Ter terechtzitting en uit de stukken is gebleken dat over de goederen die aan [appellante] als rechthebbende toebehoren of zullen toebehoren een bewind is ingesteld als bedoeld in artikel 1:431 lid 1 BW. Uit zowel de processtukken als hetgeen tijdens de mondelinge behandeling in hoger beroep door hem is verklaard blijkt dat de beschermingsbewindvoerder van de onderhavige procedure op de hoogte is en in het kader daarvan in de gelegenheid is gesteld, van welke gelegenheid hij ook in appel gebruik heeft gemaakt, om zijn visie over het gedane verzoek van [appellante] te geven (vgl. HR 25 mei 2012, ECLI:NL:HR:2012:BV4021).Nu, mede ingevolge de voornoemde rechtspraak van de Hoge Raad, het indienen van een toelatingsverzoek noch het opkomen door middel van een rechtsmiddel tegen beslissingen betreffende de duur van de schuldsanering en of het verlenen van een schone lei als, kort samengevat, een daad van beschikking (of daarmee samenhangend) over de onder bewind staande goederen moet worden beschouwd, dient de beschermingsbewindvoerder in het door hem ingestelde hoger beroep niet-ontvankelijk te worden verklaard.
3.1.2.
Van een situatie als bestreken door de beschikking van 17 april 2020 (ECLI:NL:HR:2020:751), waarin de Hoge Raad heeft overwogen dat het tot de taak van de beschermingsbewindvoerder behoort om in het geval waarin op de rechthebbende de schuldsaneringsregeling is toegepast, ervoor te zorgen dat het VTLB en de boedelbijdrage juist worden vastgesteld, is immers geen sprake. In laatstgenoemde procedures kan de beschermingsbewindvoerder namelijk bijdragen aan het stabiliseren van de financiële situatie van de rechthebbende. Dit betekent dat de beschermingsbewindvoerder in procedures die de vraag betreffen welk deel van het inkomen in het kader van de schuldsaneringsregeling aan de boedel dient te worden afgedragen, op grond van artikel 1:441 lid 1 BW de rechthebbende in rechte vertegenwoordigt.

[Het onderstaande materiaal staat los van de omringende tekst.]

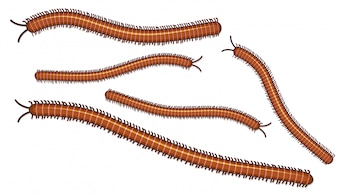 Centipede on White Background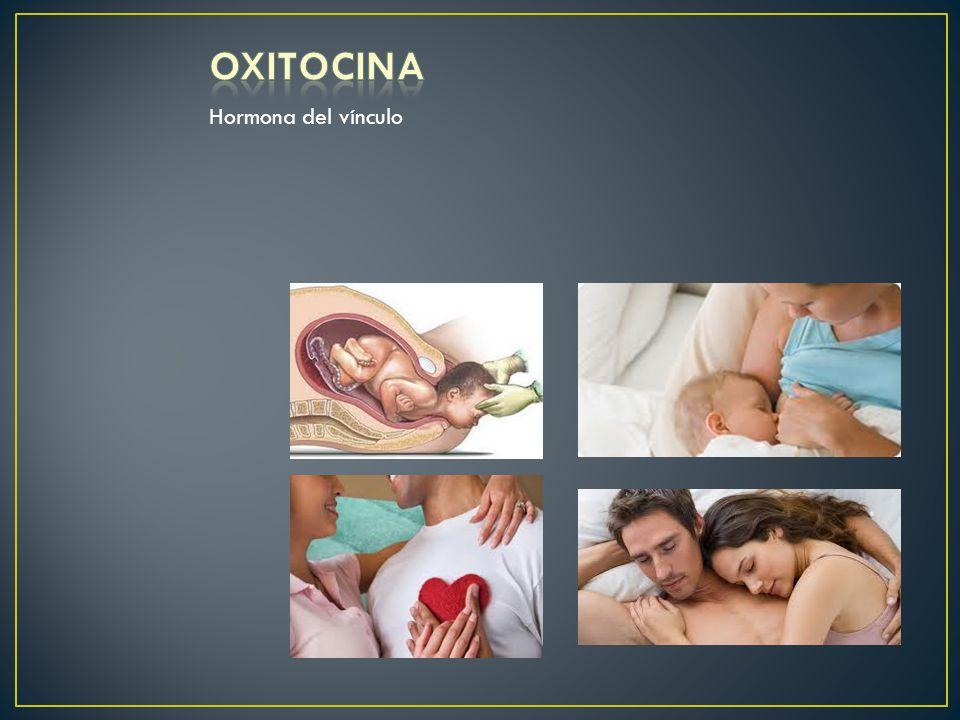 Vínculos afectivos, tiene su pico En períodos de enamoramiento Contracciones del útero Durante el parto y el sexo Estimula su secreción la Succión en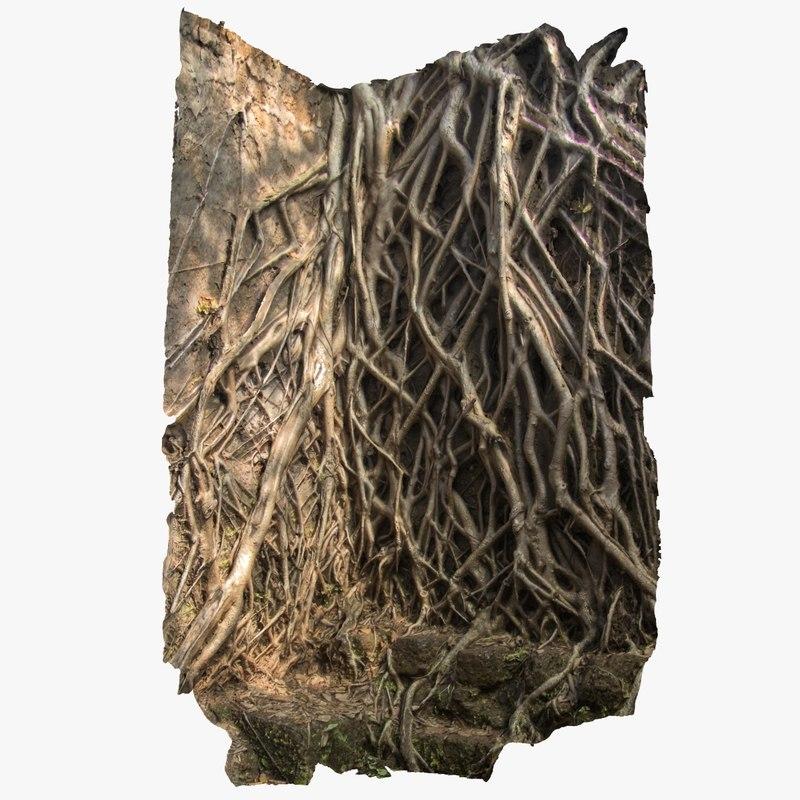 max banyan roots wall scan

De rechthebbende kan in dergelijke procedures niet zelf als formele procespartij optreden.
3.1.3.
Het hof is er ambtshalve mee bekend dat de Hoge Raad in 2021 de beslissing van de rechtbank in beroep (artikel 315 Fw) tegen een afwijzende beslissing van de rechter-commissaris betreffende het VTLB heeft vernietigd en de zaak in beginsel heeft verwezen naar dit hof (HR 12 november 2021, ECLI:NL:HR:2021:1670), maar die zaak is vervolgens niet bij het hof aangebracht. Uit het proces-verbaal van de mondelinge behandeling in eerste aanleg blijkt dat de advocaat van [appellante] bewust heeft afgezien van een dergelijk aanbrengen, vanwege de kosten die dit voor [appellante] blijkbaar met zich zou brengen in relatie tot het aan de orde zijnde belang (€ 987,00) alsook vanwege de belasting van de rechterlijke macht (drie raadsheren plus griffier) door deze extra procedure.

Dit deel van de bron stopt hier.